In a blind taste competition, there are 3 types of tea: Type A, Type B, and Type C. Each type is presented in 3 cups, for a total of 9 cups. If a contestant tastes 4 different cups of tea at random, what is the probability that the contestant does not taste all 3 types of tea?

A. \(\frac{1}{12}\)
B. \(\frac{5}{14}\)
C. \(\frac{4}{9}\)
D. \(\frac{1}{2}\)
E. \(\frac{2}{3}\)


To ensure that the contestant does not taste all three types of tea, he must taste only two types of tea.

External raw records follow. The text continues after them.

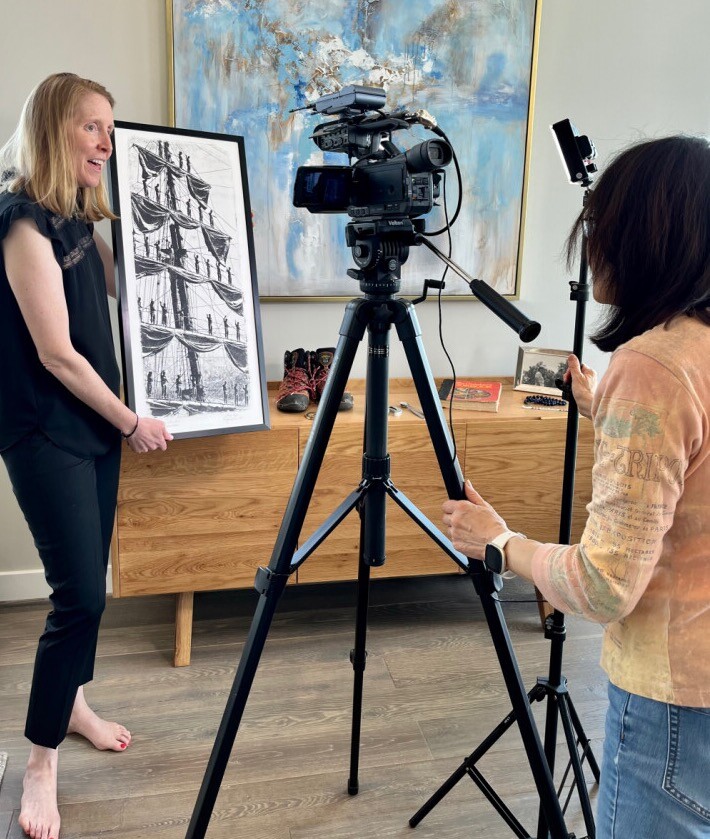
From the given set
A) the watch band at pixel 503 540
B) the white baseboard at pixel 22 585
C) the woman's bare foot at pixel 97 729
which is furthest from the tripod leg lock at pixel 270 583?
the white baseboard at pixel 22 585

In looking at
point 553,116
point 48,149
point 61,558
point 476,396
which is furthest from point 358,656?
point 553,116

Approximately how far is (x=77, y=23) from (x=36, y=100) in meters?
0.79

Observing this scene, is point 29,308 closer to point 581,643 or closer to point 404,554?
point 404,554

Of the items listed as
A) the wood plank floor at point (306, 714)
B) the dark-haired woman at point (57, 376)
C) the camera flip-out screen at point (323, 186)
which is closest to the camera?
the camera flip-out screen at point (323, 186)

Notice that it's impossible for him to taste just one type of tea, since he will be tasting four cups and in any case, will have to try more than one type of tea.

The number of ways to taste only two types of tea is:

\(\frac{C^2_3*C^4_6}{C^4_9}=\frac{5}{14}\):

\(C^2_3\) is the number of ways to choose which 2 types of tea out of 3 will be tasted;

\(C^4_6\) is the number of ways to choose 4 cups out of 6 cups from these 2 types of tea (2 types = 6 cups);

\(C^4_9\) is the total number of ways to choose 4 cups out of 9.

Another way:

Calculate the probability of opposite event and subtract this value from 1.

The opposite event will be for the contestant to taste ALL 3 samples, so the contestant must choose 2 cups from one type of tea, and 1 cup from each of the other two types (2-1-1).

\(C^1_3\) is the number of ways to choose the type of tea which will provide with 2 cups;

\(C^2_3\) is the number of ways to choose these 2 cups from the chosen type;

\(C^1_3\) is the number of ways to choose 1 cup out of 3 from the second type;

\(C^1_3\) is the number of ways to choose 1 cup out of 3 from the third type;

\(C^4_9\) is the total number of ways to choose 4 cups out of 9.

\(P=1-\frac{C^1_3*C^2_3*C^1_3*C^1_3}{C^4_9}=1-\frac{9}{14}=\frac{5}{14}\).


Answer: B